Answer:
120 km/hr
Step-by-step explanation:
Let D be the distance between the rocket and the camera as the rocket is moving upwards. Let d be the distance the rocket moves and L be the distance between the camera and the base of the rocket = 4 km.
Now, at any instant, D² = d² + L²
= d² + 4²
= d² + 16 since the three distances form a right-angled triangle with the distance between the rocket and the camera as the rocket is moving upwards as the hypotenuse side.

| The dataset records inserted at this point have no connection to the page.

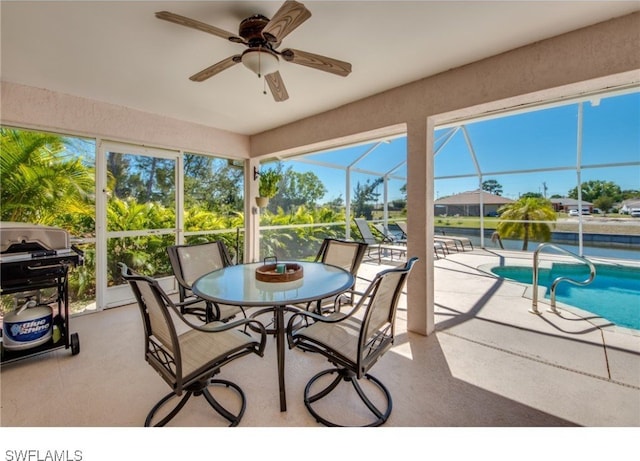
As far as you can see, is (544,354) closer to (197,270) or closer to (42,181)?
(197,270)

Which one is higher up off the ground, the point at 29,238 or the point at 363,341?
the point at 29,238

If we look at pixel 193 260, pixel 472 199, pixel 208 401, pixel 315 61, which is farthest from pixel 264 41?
pixel 472 199

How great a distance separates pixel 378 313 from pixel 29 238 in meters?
3.02

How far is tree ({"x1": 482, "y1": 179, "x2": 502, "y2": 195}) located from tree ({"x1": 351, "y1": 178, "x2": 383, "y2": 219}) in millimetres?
2843

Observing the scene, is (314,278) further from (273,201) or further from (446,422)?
(273,201)

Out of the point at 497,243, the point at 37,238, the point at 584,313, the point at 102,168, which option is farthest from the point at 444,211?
the point at 37,238

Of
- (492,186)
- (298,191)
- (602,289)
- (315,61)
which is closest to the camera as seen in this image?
(315,61)

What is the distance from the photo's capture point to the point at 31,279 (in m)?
2.32

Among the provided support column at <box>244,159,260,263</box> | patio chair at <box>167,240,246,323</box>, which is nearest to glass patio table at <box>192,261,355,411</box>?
patio chair at <box>167,240,246,323</box>

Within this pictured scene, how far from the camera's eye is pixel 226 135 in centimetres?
478

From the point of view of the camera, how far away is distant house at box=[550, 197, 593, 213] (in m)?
5.88

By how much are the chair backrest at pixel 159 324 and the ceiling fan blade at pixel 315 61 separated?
5.34 feet

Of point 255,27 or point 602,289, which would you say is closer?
point 255,27

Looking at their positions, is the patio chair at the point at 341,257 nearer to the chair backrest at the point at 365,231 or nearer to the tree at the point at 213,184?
the tree at the point at 213,184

differentiating the expression to find the rate of change of D with respect to time, dD/dt ,we have
d(D²)/dt = d(d² + 16)/dt
2DdD/dt = 2d[d(d)/dt]
dD/dt = 2d[d(d)/dt] ÷ 2D
Now d(d)/dt = vertical speed of rocket = 200 km/hr
dD/dt = 200d/D [D = √(d² + 16)]
dD/dt = 200d/[√d² + 16]
Now substituting d = 3 km, the distance the rocket has risen into the equation, we have
dD/dt = 200(3)/[√(3² + 16)]
dD/dt = 600/[√(9 + 16)]
dD/dt = 600/√25
dD/dt = 600/5
dD/dt = 120 km/hr
So, the speed at which the distance from the camera to the rocket changing when the rocket has risen 3 km is 120 km/hr.